Auftrag 1:
Geben Sie aus dem Text über das Porzellanmalen den Abschnitt von "VON ALFRED LIPPERT" bis einschließlich "der Welt bemalt." wortgetreu aus.

Textauszug:
=-=-=
Fünfzig Jahre Porzellanmalen

Fünfzig Jahre Porzellanmalen

VON ALFRED LIPPERT ERZÄHLT

MEINE Mutter wollte gern, daß ich Tischler werde. Doch mein Lehrer drängte sie, mir eine Stelle in der Porzellanmanufaktur bei uns zu Hause in Meißen zu beschaffen. Warum war ihm das so wichtig? Seinem aufmerksamen Auge war nicht entgangen, daß ich Talent zum Malen hatte. Ich liebe meine Mutter, aber ich bin froh, daß sich mein Lehrer durchsetzen konnte. Demzufolge begann ich mit 14 Jahren zu lernen, wie man eines der schönsten handgefertigten Porzellane der Welt bemalt.
=-=-=
Auflistung:
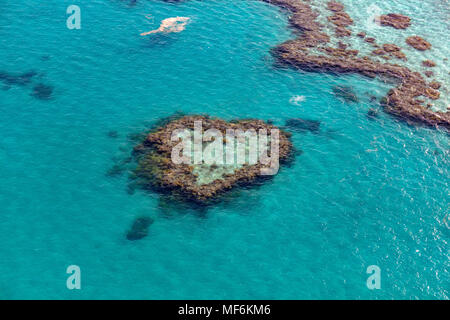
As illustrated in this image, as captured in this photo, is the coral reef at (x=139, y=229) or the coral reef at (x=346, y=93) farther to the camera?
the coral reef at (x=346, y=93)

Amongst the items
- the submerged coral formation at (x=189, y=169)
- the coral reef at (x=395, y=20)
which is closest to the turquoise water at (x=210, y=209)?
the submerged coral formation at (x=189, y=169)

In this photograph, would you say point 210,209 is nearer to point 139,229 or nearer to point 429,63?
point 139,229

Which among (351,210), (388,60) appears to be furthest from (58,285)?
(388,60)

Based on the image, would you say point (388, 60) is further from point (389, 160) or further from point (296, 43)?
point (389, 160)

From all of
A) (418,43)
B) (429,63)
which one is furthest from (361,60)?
=-=-=
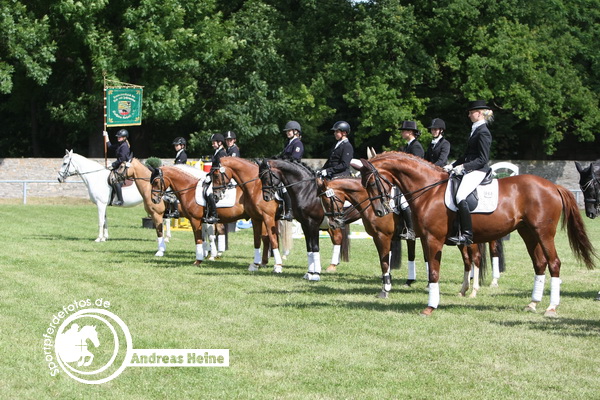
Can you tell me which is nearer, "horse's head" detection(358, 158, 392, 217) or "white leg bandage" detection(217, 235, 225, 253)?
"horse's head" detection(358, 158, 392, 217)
=-=-=
Auftrag 2:
Extrahieren Sie aus den obigen Datensätzen jede Zeile, in der die Zeichenfolge "horse" vorkommt.

Fertige Antwort 1:
VON ALFRED LIPPERT ERZÄHLT

MEINE Mutter wollte gern, daß ich Tischler werde. Doch mein Lehrer drängte sie, mir eine Stelle in der Porzellanmanufaktur bei uns zu Hause in Meißen zu beschaffen. Warum war ihm das so wichtig? Seinem aufmerksamen Auge war nicht entgangen, daß ich Talent zum Malen hatte. Ich liebe meine Mutter, aber ich bin froh, daß sich mein Lehrer durchsetzen konnte. Demzufolge begann ich mit 14 Jahren zu lernen, wie man eines der schönsten handgefertigten Porzellane der Welt bemalt.

Fertige Antwort 2:
Can you tell me which is nearer, "horse's head" detection(358, 158, 392, 217) or "white leg bandage" detection(217, 235, 225, 253)?
"horse's head" detection(358, 158, 392, 217)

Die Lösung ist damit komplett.